| Exercise objective |
Return the items word for word from the start of the items through the line that contains "pixel 91 42 →", with both ends included. Leave the pictures out of your answer.
— begin Stored data —
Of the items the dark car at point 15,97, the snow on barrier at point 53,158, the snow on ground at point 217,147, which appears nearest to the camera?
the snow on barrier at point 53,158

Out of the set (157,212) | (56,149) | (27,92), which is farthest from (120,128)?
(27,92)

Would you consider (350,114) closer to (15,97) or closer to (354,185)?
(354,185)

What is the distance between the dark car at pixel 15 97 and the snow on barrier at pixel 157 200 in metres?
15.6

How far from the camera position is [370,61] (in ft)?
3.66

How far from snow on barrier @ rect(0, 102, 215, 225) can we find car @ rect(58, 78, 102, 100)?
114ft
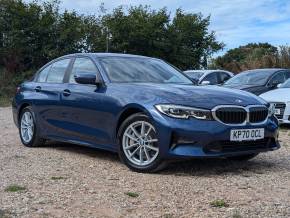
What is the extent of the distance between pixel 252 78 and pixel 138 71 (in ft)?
26.2

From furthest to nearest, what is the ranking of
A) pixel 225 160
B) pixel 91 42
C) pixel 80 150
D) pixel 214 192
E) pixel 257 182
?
pixel 91 42 → pixel 80 150 → pixel 225 160 → pixel 257 182 → pixel 214 192

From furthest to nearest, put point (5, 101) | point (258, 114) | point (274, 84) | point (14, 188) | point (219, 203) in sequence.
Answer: point (5, 101) < point (274, 84) < point (258, 114) < point (14, 188) < point (219, 203)

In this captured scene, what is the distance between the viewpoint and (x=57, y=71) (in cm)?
852

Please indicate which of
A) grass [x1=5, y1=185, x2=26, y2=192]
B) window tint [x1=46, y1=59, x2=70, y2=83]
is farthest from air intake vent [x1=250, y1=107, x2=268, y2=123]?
window tint [x1=46, y1=59, x2=70, y2=83]

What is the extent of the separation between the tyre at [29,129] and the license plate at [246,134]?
11.3ft

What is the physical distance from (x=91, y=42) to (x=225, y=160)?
20.1 meters

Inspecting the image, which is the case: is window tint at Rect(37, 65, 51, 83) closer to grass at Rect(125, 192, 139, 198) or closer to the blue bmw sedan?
the blue bmw sedan

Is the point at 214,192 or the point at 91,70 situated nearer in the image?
the point at 214,192

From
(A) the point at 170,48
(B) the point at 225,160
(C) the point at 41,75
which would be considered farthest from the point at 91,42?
(B) the point at 225,160

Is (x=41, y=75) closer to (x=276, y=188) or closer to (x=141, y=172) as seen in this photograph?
(x=141, y=172)

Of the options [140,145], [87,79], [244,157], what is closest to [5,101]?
[87,79]

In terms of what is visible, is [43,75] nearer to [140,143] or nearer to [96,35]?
[140,143]

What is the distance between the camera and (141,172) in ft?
21.5

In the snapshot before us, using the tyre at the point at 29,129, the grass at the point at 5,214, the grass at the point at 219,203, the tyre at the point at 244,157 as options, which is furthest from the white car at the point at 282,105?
the grass at the point at 5,214
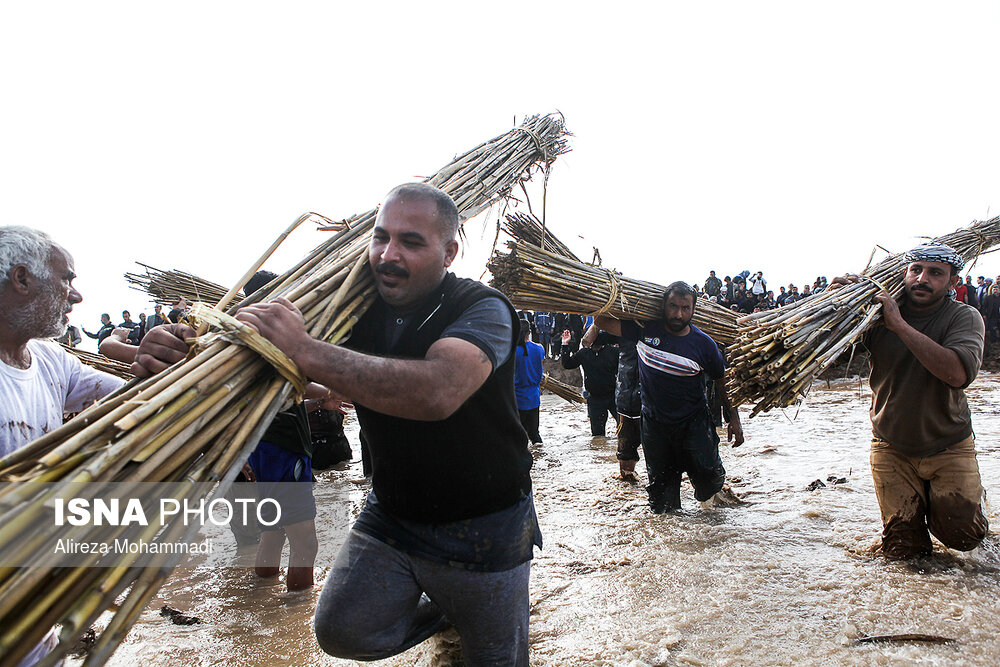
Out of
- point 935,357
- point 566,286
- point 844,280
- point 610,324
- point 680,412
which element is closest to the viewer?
point 935,357

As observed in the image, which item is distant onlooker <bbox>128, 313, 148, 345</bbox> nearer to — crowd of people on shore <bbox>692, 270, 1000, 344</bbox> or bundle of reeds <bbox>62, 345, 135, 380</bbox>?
bundle of reeds <bbox>62, 345, 135, 380</bbox>

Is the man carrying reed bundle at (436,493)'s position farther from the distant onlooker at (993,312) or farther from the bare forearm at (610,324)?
the distant onlooker at (993,312)

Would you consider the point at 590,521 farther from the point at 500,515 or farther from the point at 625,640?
the point at 500,515

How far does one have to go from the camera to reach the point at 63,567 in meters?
1.07

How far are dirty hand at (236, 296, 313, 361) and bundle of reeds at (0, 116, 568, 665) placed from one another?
0.03 m

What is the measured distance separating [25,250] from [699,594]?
3.14 m

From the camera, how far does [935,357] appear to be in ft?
10.0

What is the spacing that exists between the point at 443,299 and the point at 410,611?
39.1 inches

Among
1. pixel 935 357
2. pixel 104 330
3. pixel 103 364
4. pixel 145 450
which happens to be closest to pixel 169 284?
pixel 103 364

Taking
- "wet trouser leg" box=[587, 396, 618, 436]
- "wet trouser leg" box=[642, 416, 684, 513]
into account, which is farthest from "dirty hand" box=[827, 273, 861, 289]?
"wet trouser leg" box=[587, 396, 618, 436]

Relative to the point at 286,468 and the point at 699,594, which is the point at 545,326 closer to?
the point at 699,594

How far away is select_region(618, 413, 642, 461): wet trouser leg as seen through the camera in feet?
18.4

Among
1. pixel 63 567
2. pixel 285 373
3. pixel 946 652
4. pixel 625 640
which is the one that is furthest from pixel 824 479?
pixel 63 567

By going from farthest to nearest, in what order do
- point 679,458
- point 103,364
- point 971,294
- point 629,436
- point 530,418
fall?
point 971,294 → point 530,418 → point 629,436 → point 679,458 → point 103,364
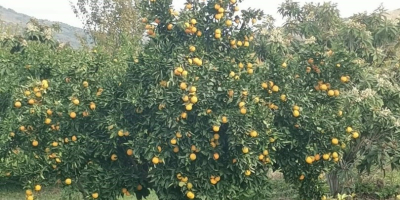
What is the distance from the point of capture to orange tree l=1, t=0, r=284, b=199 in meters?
4.11

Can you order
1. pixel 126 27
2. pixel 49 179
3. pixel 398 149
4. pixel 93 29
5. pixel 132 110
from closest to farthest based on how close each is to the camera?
pixel 132 110, pixel 49 179, pixel 398 149, pixel 126 27, pixel 93 29

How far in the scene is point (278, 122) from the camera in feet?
15.0

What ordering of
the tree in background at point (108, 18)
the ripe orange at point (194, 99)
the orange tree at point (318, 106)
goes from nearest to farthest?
the ripe orange at point (194, 99) < the orange tree at point (318, 106) < the tree in background at point (108, 18)

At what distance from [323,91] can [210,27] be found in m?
1.23

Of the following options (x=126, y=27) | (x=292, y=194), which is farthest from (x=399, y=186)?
(x=126, y=27)

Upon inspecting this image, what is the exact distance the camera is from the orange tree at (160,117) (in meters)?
4.11

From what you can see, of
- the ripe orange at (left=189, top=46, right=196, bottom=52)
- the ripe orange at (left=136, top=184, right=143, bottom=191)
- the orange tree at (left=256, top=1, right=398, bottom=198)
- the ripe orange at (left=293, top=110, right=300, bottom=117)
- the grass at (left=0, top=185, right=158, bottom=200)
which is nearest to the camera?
the ripe orange at (left=189, top=46, right=196, bottom=52)

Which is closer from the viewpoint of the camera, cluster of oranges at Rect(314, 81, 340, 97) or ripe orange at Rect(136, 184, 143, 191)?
cluster of oranges at Rect(314, 81, 340, 97)

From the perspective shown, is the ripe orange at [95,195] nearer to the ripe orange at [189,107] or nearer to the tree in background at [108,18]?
the ripe orange at [189,107]

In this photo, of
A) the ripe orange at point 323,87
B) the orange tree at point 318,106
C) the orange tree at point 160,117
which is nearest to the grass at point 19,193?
the orange tree at point 160,117

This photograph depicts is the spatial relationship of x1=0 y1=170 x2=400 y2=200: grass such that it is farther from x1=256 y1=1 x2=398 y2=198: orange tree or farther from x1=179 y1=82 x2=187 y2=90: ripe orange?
x1=179 y1=82 x2=187 y2=90: ripe orange

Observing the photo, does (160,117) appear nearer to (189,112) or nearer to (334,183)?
(189,112)

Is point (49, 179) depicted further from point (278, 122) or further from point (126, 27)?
point (126, 27)

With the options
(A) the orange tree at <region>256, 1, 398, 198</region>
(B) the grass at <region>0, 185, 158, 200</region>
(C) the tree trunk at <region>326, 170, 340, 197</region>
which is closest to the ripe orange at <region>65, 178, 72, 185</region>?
(A) the orange tree at <region>256, 1, 398, 198</region>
— end Stored data —
| Response to the exercise |
Of the items the dark car at point 15,97, the snow on barrier at point 53,158, the snow on ground at point 217,147, which appears nearest to the camera?
the snow on barrier at point 53,158

Out of the set (157,212) | (56,149) | (27,92), which is farthest from (120,128)?
(27,92)

Would you consider (350,114) closer to (15,97) or closer to (354,185)?
(354,185)

What is the distance between the dark car at pixel 15 97 and the snow on barrier at pixel 157 200 in metres?
15.6

How far from the camera position is [370,61] (in ft)?
3.66

How far from snow on barrier @ rect(0, 102, 215, 225) can we find car @ rect(58, 78, 102, 100)?
114ft
What is the extent of the distance between pixel 252 78 and pixel 138 71 (in ft)?
26.2

From furthest to nearest, what is the ranking of
A) pixel 225 160
B) pixel 91 42
C) pixel 80 150
D) pixel 214 192
E) pixel 257 182
?
pixel 91 42 → pixel 80 150 → pixel 225 160 → pixel 257 182 → pixel 214 192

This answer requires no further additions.